Excerpted data:
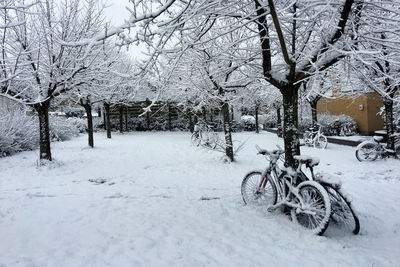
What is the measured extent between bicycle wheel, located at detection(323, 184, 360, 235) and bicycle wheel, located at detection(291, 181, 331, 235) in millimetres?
280

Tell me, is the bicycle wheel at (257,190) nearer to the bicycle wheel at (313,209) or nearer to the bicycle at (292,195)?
the bicycle at (292,195)

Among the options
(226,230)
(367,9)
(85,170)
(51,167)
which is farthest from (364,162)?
(51,167)

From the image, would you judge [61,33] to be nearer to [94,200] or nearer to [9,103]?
[94,200]

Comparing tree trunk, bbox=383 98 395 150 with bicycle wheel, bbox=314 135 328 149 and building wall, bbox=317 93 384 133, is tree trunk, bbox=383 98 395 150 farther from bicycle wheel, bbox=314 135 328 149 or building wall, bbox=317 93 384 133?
building wall, bbox=317 93 384 133

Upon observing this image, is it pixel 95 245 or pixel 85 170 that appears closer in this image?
pixel 95 245

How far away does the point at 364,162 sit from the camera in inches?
312

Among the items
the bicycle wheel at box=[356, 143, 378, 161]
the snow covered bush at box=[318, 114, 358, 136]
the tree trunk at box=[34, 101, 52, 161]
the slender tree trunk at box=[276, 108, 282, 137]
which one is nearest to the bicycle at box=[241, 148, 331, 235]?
the bicycle wheel at box=[356, 143, 378, 161]

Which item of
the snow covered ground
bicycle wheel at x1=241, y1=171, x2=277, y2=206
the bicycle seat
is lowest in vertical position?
the snow covered ground

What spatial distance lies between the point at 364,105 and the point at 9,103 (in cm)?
1948

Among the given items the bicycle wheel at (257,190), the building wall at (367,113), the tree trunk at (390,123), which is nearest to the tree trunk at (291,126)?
the bicycle wheel at (257,190)

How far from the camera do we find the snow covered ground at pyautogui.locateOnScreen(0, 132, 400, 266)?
2.69 metres

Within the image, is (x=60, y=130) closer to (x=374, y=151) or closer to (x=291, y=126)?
(x=291, y=126)

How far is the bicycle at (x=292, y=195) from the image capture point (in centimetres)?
314

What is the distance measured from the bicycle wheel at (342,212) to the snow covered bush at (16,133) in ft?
36.0
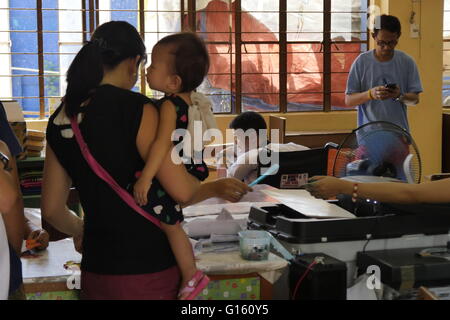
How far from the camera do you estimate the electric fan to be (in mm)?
2512

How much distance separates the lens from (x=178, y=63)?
1.78 m

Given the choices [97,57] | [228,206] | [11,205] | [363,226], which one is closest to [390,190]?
[363,226]

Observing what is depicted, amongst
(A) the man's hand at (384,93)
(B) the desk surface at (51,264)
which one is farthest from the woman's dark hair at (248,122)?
(B) the desk surface at (51,264)

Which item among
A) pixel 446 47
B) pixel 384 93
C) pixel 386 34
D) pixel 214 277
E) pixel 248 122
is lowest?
pixel 214 277

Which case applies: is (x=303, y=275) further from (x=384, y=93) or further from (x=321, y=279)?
(x=384, y=93)

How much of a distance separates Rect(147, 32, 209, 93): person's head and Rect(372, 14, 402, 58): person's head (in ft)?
7.40

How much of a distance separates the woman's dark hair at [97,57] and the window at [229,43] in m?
4.91

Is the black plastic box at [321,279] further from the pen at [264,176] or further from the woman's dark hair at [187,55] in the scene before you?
the woman's dark hair at [187,55]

Goal of the exercise: Display each line from the rows above in which the word "point" appears.

Task solution:
How far away does the point at 364,162 sit from the camera in inches?
What spatial distance lies between the point at 364,105 and the point at 9,103 (in cm)?
How far is the bicycle at (x=292, y=195) from the image capture point (in centimetres)?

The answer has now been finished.